** Start of EXTRACTED RECORDS **
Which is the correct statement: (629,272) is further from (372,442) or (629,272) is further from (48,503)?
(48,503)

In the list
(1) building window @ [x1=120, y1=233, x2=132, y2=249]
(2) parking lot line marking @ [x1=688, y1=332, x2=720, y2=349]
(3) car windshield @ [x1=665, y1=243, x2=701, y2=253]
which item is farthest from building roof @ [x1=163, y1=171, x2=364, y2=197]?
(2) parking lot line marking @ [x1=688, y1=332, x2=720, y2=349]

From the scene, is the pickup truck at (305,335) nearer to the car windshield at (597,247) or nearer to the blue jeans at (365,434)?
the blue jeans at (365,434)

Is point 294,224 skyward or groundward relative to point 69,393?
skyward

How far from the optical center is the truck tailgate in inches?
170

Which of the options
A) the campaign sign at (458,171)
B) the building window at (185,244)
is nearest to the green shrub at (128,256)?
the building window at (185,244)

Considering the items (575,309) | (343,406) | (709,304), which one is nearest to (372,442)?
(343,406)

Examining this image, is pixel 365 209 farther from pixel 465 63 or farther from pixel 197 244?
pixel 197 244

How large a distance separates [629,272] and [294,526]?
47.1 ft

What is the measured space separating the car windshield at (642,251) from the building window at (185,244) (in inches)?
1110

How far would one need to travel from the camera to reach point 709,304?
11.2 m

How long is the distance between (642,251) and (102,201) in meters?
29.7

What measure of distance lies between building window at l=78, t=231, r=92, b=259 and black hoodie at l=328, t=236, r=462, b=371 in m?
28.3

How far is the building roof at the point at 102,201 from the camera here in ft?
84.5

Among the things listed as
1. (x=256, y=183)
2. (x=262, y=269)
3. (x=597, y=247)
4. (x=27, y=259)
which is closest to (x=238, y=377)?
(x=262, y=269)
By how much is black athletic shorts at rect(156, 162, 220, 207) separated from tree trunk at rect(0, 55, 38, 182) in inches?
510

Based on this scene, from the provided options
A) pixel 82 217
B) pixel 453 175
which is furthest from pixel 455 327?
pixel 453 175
** End of EXTRACTED RECORDS **
GIVEN PROBLEM: Write out all of the records again, substituting "vehicle windshield" for each occurrence of "car windshield" and keeping everything else unchanged.

WRITTEN REPLY:
Which is the correct statement: (629,272) is further from (372,442) or (629,272) is further from (48,503)?
(48,503)

In the list
(1) building window @ [x1=120, y1=233, x2=132, y2=249]
(2) parking lot line marking @ [x1=688, y1=332, x2=720, y2=349]
(3) vehicle windshield @ [x1=665, y1=243, x2=701, y2=253]
which item is farthest from building roof @ [x1=163, y1=171, x2=364, y2=197]?
(2) parking lot line marking @ [x1=688, y1=332, x2=720, y2=349]

From the scene, is the pickup truck at (305,335) nearer to the vehicle windshield at (597,247) or nearer to the blue jeans at (365,434)?
the blue jeans at (365,434)

Is point 294,224 skyward or groundward relative to point 69,393?
skyward

How far from the optical center is the truck tailgate in inches?
170

Which of the options
A) the campaign sign at (458,171)
B) the building window at (185,244)
is nearest to the green shrub at (128,256)?
the building window at (185,244)

Considering the items (575,309) | (343,406) | (709,304), which one is nearest to (372,442)?
(343,406)

Examining this image, is pixel 365 209 farther from pixel 465 63 or farther from pixel 197 244?
pixel 197 244

How large a distance separates [629,272] and [294,526]?
47.1 ft

What is the measured space separating the vehicle windshield at (642,251) from the building window at (185,244) (in inches)?
1110

How far would one need to travel from the camera to reach point 709,304?
11.2 m

How long is the distance between (642,251) and (102,201) in meters?
29.7

What measure of distance lies between building window at l=78, t=231, r=92, b=259 and black hoodie at l=328, t=236, r=462, b=371 in m?
28.3

How far is the building roof at the point at 102,201 from the camera here in ft?
84.5

Among the things listed as
1. (x=256, y=183)
2. (x=262, y=269)
3. (x=597, y=247)
4. (x=27, y=259)
which is closest to (x=238, y=377)?
(x=262, y=269)
By how much is black athletic shorts at rect(156, 162, 220, 207) separated from tree trunk at rect(0, 55, 38, 182) in inches?
510

Based on this scene, from the provided options
A) pixel 82 217
B) pixel 453 175
which is furthest from pixel 455 327?
pixel 453 175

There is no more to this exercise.